§ INSTRUCTIONS TO FOLLOW: Drop the pictures from the entries below, then reproduce the rest exactly.

§ GIVEN ENTRIES:
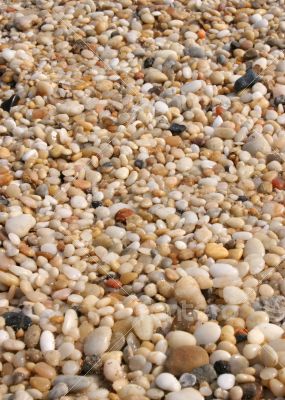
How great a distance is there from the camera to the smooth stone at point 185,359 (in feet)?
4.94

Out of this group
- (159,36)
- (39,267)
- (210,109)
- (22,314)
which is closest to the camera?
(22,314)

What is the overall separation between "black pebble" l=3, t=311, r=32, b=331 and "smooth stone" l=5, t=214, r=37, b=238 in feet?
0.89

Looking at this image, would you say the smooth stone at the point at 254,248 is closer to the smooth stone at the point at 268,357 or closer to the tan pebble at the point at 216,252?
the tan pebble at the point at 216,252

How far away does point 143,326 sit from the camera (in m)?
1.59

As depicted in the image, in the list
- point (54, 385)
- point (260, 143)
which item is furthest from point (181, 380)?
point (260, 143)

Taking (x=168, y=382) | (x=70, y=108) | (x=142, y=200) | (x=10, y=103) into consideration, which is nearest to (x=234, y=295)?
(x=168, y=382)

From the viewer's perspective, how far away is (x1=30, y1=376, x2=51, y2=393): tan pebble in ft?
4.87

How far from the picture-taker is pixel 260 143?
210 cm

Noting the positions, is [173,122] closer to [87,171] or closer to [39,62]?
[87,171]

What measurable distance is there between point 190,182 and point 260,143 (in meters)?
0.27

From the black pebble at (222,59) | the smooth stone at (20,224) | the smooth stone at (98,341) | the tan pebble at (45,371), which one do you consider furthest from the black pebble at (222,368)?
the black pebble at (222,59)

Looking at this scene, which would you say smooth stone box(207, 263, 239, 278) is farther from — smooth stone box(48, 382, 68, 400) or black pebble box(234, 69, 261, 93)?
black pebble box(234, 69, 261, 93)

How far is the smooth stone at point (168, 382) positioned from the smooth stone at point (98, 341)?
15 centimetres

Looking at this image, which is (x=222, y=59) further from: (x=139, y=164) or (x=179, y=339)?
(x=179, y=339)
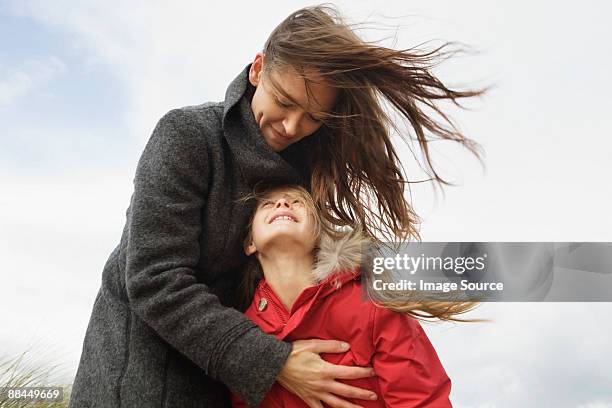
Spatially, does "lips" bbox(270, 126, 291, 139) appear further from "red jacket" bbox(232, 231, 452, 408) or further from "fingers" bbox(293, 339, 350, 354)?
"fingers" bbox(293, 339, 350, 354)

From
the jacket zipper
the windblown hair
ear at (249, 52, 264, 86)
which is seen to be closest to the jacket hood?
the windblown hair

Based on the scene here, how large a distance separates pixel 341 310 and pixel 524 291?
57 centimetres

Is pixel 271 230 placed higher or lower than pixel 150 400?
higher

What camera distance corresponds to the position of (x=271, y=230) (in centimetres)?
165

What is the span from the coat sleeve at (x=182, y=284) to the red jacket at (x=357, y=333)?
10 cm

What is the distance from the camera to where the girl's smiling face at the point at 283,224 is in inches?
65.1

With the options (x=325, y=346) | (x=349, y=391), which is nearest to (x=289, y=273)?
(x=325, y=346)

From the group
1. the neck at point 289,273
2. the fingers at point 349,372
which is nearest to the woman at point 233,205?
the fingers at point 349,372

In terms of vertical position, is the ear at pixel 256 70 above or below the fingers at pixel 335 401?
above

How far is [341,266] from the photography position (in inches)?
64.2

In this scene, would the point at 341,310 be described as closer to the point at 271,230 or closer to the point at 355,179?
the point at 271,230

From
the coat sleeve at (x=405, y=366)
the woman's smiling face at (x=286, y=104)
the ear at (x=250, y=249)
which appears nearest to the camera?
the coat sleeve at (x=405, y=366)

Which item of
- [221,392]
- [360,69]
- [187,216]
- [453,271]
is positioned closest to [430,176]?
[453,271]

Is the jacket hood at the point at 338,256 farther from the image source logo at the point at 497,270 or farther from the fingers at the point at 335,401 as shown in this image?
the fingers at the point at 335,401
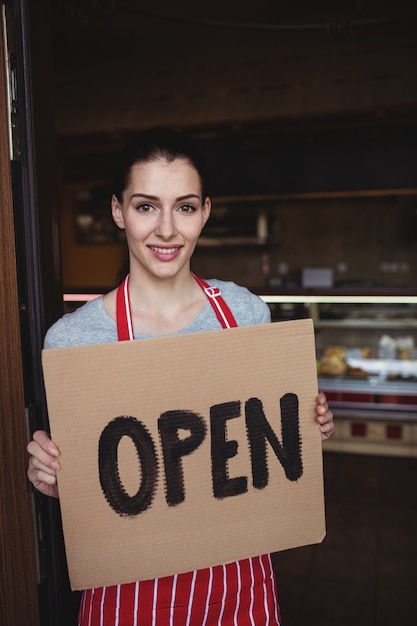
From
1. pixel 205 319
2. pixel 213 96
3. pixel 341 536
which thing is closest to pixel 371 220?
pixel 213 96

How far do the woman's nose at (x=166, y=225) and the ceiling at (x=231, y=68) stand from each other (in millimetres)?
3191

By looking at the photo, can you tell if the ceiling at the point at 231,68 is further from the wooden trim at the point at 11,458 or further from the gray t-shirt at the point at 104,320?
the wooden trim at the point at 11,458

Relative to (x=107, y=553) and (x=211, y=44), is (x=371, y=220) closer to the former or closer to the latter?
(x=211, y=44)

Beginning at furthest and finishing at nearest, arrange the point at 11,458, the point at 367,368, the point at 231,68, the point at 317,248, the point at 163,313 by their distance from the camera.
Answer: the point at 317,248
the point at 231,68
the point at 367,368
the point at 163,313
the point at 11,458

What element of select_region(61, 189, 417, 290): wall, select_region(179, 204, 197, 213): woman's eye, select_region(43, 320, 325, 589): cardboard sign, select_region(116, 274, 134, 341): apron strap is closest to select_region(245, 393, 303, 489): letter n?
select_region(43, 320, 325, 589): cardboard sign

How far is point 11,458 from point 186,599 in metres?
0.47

§ WRITTEN SOLUTION:
How great a distance is there from the camera to the smooth stone at point 185,359 (in feet)?
4.94

Out of this group
- (159,36)
- (39,267)
- (210,109)
- (22,314)
which is closest to the camera?
(22,314)

What is the overall separation between "black pebble" l=3, t=311, r=32, b=331 and "smooth stone" l=5, t=214, r=37, b=238 in feet?
0.89

Looking at this image, would you say the smooth stone at the point at 254,248 is closer to the smooth stone at the point at 268,357 or closer to the tan pebble at the point at 216,252?
the tan pebble at the point at 216,252

How far away does point 143,326 sit from the camera (in m)?
1.59

As depicted in the image, in the list
- point (54, 385)
- point (260, 143)
which item is furthest from point (181, 380)?
point (260, 143)

Taking (x=168, y=382) | (x=70, y=108) | (x=142, y=200) | (x=10, y=103) into consideration, which is nearest to (x=234, y=295)?
(x=168, y=382)

From the viewer's perspective, how far away is (x1=30, y1=376, x2=51, y2=393): tan pebble in ft?
4.87

How far from the picture-taker is pixel 260 143?
210 cm

Noting the positions, is [173,122] closer to [87,171] or closer to [39,62]?
[87,171]

What measurable distance is there between point 190,182 and point 260,143 (in meters)?
0.27

From the black pebble at (222,59) | the smooth stone at (20,224) | the smooth stone at (98,341) | the tan pebble at (45,371), which one do you consider furthest from the black pebble at (222,368)?
the black pebble at (222,59)

Looking at this scene, which would you say smooth stone box(207, 263, 239, 278) is farther from — smooth stone box(48, 382, 68, 400) or black pebble box(234, 69, 261, 93)?
black pebble box(234, 69, 261, 93)

How far is the smooth stone at point (168, 382) positioned from the smooth stone at point (98, 341)?
15 centimetres

Looking at this image, which is (x=222, y=59) further from: (x=139, y=164) or (x=179, y=339)?
(x=179, y=339)
Spatially, does "lips" bbox(270, 126, 291, 139) appear further from "red jacket" bbox(232, 231, 452, 408) or further from "fingers" bbox(293, 339, 350, 354)?
"fingers" bbox(293, 339, 350, 354)

From
the jacket zipper
the windblown hair
ear at (249, 52, 264, 86)
which is seen to be closest to the jacket hood?
the windblown hair

Based on the scene here, how large a distance separates pixel 341 310 and pixel 524 291?
57 centimetres

Is pixel 271 230 placed higher or lower than pixel 150 400?
higher

What camera distance corresponds to the position of (x=271, y=230) (in centimetres)?
165

What is the span from the coat sleeve at (x=182, y=284) to the red jacket at (x=357, y=333)?
10 cm

What is the distance from the camera to where the girl's smiling face at the point at 283,224 is in inches?
65.1

With the options (x=325, y=346) | (x=349, y=391), which is nearest to (x=289, y=273)?
(x=325, y=346)

From the group
1. the neck at point 289,273
2. the fingers at point 349,372
which is nearest to the woman at point 233,205?
the fingers at point 349,372

In terms of vertical position, is the ear at pixel 256 70 above or below the fingers at pixel 335 401?
above

How far is [341,266] from the photography position (in inches)?
64.2

In this scene, would the point at 341,310 be described as closer to the point at 271,230 or closer to the point at 355,179?
the point at 271,230

From
the coat sleeve at (x=405, y=366)
the woman's smiling face at (x=286, y=104)
the ear at (x=250, y=249)
which appears nearest to the camera?
the coat sleeve at (x=405, y=366)

Which item of
- [221,392]
- [360,69]
- [187,216]
- [453,271]
is positioned closest to [430,176]?
[453,271]

Is the jacket hood at the point at 338,256 farther from the image source logo at the point at 497,270 or farther from the fingers at the point at 335,401 as shown in this image?
the fingers at the point at 335,401
From
1. pixel 205 319
2. pixel 213 96
3. pixel 341 536
which thing is closest to pixel 371 220?
pixel 213 96

How far do the woman's nose at (x=166, y=225) and the ceiling at (x=231, y=68) stand from each other (in millimetres)?
3191

By looking at the photo, can you tell if the ceiling at the point at 231,68 is further from the wooden trim at the point at 11,458 or further from the gray t-shirt at the point at 104,320?
the wooden trim at the point at 11,458

Relative to (x=107, y=553) and (x=211, y=44), is (x=371, y=220) closer to the former or closer to the latter?
(x=211, y=44)

Beginning at furthest and finishing at nearest, arrange the point at 11,458, the point at 367,368, the point at 231,68, the point at 317,248, the point at 163,313 by their distance from the camera.
Answer: the point at 317,248
the point at 231,68
the point at 367,368
the point at 163,313
the point at 11,458

What element of select_region(61, 189, 417, 290): wall, select_region(179, 204, 197, 213): woman's eye, select_region(43, 320, 325, 589): cardboard sign, select_region(116, 274, 134, 341): apron strap is closest to select_region(245, 393, 303, 489): letter n?
select_region(43, 320, 325, 589): cardboard sign

How far is point 11,458 from point 186,599 in metres?
0.47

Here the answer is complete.